Return Value (only for standalone usage)

Used as echarts transform (since echarts 5.0)

dataset: [{
    source: [...]
}, {
    transform: 'ecStat:histogram'
    // // The result data of this dataset is like:
    // [
    //     // MeanOfV0V1, VCount, V0, V1, DisplayableName
    //     [  10,         212           8,  12, '8 - 12'],
    //     ...
    // ]
    // // The rest of the input dimensions that other than
    // // config.dimensions specified are kept in the output.
}]

Standalone
- result – object. Contain detailed messages of each bin and data used for ECharts to draw the histogram.
  - result.bins – BinItem[]. An array of bins, where each bin is an object (BinItem), containing three attributes:
    - x0 – number. The lower bound of the bin (inclusive).
    - x1 – number.
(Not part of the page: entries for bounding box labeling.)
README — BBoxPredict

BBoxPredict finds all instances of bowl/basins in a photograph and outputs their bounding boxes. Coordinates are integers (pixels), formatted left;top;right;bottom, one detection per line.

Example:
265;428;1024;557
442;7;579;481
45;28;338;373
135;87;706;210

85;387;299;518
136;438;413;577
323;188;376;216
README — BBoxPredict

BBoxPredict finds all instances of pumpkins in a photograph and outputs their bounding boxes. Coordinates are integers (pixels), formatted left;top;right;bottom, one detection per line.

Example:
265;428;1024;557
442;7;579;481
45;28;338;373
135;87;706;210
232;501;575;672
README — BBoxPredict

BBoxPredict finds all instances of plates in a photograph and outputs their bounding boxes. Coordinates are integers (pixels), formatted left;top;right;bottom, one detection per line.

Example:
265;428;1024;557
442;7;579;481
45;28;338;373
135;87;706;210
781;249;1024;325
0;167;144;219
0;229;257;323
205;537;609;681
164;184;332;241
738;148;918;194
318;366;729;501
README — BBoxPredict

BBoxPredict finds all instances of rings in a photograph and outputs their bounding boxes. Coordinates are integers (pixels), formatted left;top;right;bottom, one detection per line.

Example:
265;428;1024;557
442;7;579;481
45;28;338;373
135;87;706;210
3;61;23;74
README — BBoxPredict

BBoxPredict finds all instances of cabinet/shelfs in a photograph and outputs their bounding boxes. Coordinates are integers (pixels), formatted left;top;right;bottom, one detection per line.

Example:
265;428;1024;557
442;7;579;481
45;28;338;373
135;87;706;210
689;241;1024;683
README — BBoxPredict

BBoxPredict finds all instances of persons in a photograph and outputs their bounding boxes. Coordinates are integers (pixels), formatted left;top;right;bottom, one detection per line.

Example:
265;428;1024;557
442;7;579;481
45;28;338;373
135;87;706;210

The upper bound of the bin (exclusive).
    - sample – number[]. Containing the associated elements from the input data.
  Examples
  
  test/transform/histogram_bar.html
  test/standalone/histogram_bar.html
  
  Run
  
  Clustering
  
  Clustering can divide the original data set into multiple data clusters with different characteristics. And through ECharts, you can visualize the results of clustering, or visualize the process of clustering.
  
  Syntax
  - Used as echarts transform (since echarts 5.0)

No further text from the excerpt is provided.